Aufgabe:
Schreib den Teil aus dem Text zum Doppelpass noch einmal ab: Fang bei den Worten "Nach der Abstimmung" an und hör nach "CSU aufgenommen werden." auf. Tausch dabei "Legislaturperiode" gegen "Wahlperiode".

Übungstext:
^^^^

Erdoğan erhielt bei dem umstrittenen und offensichtlichen von Wahlmanipulationen begleitetem Referendum mit 63 Prozent überproportional viele Stimmen von Deutsch-Türken. Sicher nicht zuletzt aus diesem Grund bekräftigten einige Politiker aus den Unions-Parteien CDU und CSU die Forderung nach leichterem Entzug des Doppelpasses. Der Vorstoß nimmt die Kinder von Doppelstaatlern in den Fokus.

Nach der Abstimmung über die türkische Verfassungsreform hat die Union ihre Forderung nach einer strengeren Regelung bei Doppelpässen bekräftigt. Der innenpolitische Sprecher der Unions-Bundestagsfraktion, Stephan Mayer, sagte der „Welt“: „Ich halte es für wichtig, dass wir in der nächsten Legislaturperiode die Erleichterungen bei der doppelten Staatsbürgerschaft wieder rückgängig machen.“

Der CSU-Politiker forderte, dass nach dem sogenannten Generationenschnittmodell zumindest den Kindern eines Doppelstaatlers die Staatsbürgerschaft auch wieder entzogen werden kann, „wenn diese nicht in Deutschland leben und offenkundig auch keinen Bezug mehr zu Deutschland haben“. Dieser Vorschlag solle in das gemeinsame Wahlprogramm von CDU und CSU aufgenommen werden.

Hintergrund des Vorstoßes: Von den am Referendum teilnehmenden türkischen Wählern in Deutschland hatten nach Angaben der Wahlkommission 63 Prozent mit Ja zu Präsident Recep Tayyip Erdoğans Vorhaben gestimmt, seine eigene Macht mithilfe einer Verfassungsreform deutlich auszubauen.

^^^^

Datenauszug:
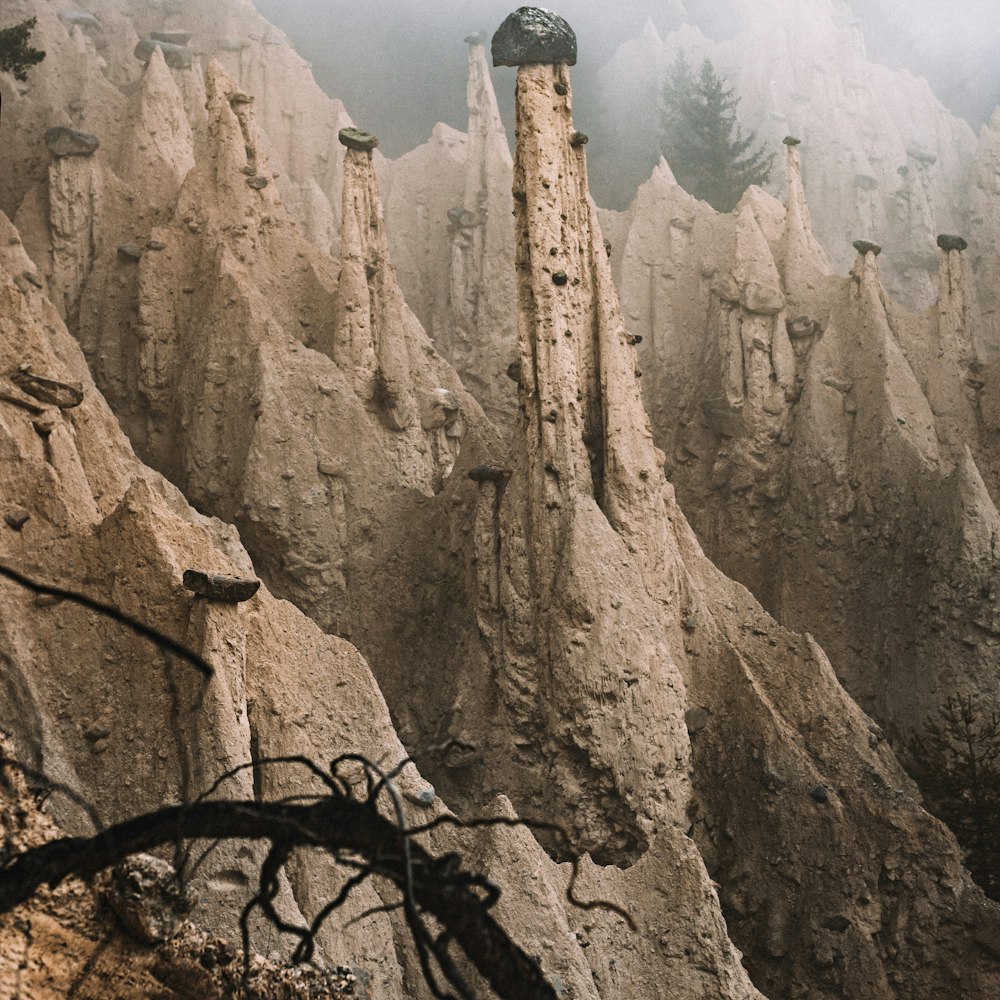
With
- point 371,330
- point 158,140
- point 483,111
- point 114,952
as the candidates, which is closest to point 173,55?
point 158,140

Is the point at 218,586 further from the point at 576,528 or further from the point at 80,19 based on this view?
the point at 80,19

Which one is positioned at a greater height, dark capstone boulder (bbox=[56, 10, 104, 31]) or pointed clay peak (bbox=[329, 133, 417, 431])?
dark capstone boulder (bbox=[56, 10, 104, 31])

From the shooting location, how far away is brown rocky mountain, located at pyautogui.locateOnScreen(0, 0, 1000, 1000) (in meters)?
10.8

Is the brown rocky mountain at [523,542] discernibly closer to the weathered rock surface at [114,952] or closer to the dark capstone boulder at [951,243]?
the weathered rock surface at [114,952]

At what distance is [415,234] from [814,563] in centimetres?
1321

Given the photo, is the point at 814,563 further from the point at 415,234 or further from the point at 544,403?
the point at 415,234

^^^^

Ergebnis folgt:
Nach der Abstimmung über die türkische Verfassungsreform hat die Union ihre Forderung nach einer strengeren Regelung bei Doppelpässen bekräftigt. Der innenpolitische Sprecher der Unions-Bundestagsfraktion, Stephan Mayer, sagte der „Welt“: „Ich halte es für wichtig, dass wir in der nächsten Wahlperiode die Erleichterungen bei der doppelten Staatsbürgerschaft wieder rückgängig machen.“

Der CSU-Politiker forderte, dass nach dem sogenannten Generationenschnittmodell zumindest den Kindern eines Doppelstaatlers die Staatsbürgerschaft auch wieder entzogen werden kann, „wenn diese nicht in Deutschland leben und offenkundig auch keinen Bezug mehr zu Deutschland haben“. Dieser Vorschlag solle in das gemeinsame Wahlprogramm von CDU und CSU aufgenommen werden.